Senator Mitch McConnell described the vote on Wednesday as the most important of his 36-year career in the senate. We must become better than this. Senator Mitt Romney said pointedly in remarks that leaders lead by telling people the truth. Mitt Romney is right. Whether we voted for him or not, Joseph Biden won the election. Donald Trump lost. That is the truth.

There are other truths we must confront. We must ask, what would have happened if the protestors where black? Would the outcome have been different? Protecting religious freedom is important. But couching racism, bigotry and violence in our actions using faith to justify them is not religious freedom. Some Catholic priests and bishops have walked away from their obligation to tell the truth by embracing wild conspiracy theories. Racism and bigotry are alive and well in our country. And it is altogether too common that we justify turning away from those in need, often blaming them for their own difficulties.

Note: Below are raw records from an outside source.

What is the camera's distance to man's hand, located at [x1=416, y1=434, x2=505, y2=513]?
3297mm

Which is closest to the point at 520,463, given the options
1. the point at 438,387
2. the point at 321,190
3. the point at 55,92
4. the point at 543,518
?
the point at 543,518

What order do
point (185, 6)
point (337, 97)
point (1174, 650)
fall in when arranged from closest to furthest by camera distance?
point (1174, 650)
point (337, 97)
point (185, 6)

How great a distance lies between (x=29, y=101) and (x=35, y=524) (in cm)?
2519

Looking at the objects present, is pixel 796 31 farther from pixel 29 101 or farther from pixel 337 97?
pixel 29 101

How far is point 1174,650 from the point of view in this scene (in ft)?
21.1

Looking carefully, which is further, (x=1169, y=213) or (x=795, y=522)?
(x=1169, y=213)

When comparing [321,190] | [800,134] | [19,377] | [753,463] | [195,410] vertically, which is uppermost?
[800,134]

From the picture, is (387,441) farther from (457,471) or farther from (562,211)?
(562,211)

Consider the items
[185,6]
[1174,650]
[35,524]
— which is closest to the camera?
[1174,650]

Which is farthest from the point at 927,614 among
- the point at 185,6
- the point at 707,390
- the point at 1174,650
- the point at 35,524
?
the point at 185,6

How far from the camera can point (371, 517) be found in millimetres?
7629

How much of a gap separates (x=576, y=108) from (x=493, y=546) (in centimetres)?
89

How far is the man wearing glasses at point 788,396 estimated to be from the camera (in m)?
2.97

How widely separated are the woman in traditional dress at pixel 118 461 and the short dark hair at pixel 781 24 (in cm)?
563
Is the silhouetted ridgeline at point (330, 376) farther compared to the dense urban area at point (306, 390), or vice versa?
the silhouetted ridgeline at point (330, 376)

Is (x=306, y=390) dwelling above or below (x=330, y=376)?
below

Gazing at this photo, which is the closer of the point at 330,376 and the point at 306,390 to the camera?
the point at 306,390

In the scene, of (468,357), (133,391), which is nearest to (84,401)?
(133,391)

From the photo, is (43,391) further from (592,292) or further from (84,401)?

It is also true that many in our country feel left behind. They struggle economically and look to the government to create the opportunity to provide for their family. Too many are without health care, adequate shelter or opportunity. Rather than embracing an image of our country as the shining city on a hill, too often we build barriers to keep anyone else who is in need out of the shining city, even though Matthew 25 tells us to see all other persons as Christ, meeting their needs. We cannot become less violent when we continue to allow unborn babies to be killed. But we cannot be pro-life if we do not take seriously the command to feed the hungry, visit the sick and those in prison. We cannot turn a blind eye when people do not have basic needs.

We must examine our consciences, every one of us. We must listen more. We must seek the truth together. We must find the best ways to do this, not jumping onto social media immediately when our emotions get stirred.  

And as Christians, as Catholics, we must pray more. We must ground all we do in a relationship with Jesus and with the Church. Let us pray that we may indeed be a nation that trusts in God and demonstrates this trust by caring for the poor and vulnerable, by fighting racism, by listening to each other, and seeking the truth. God help us.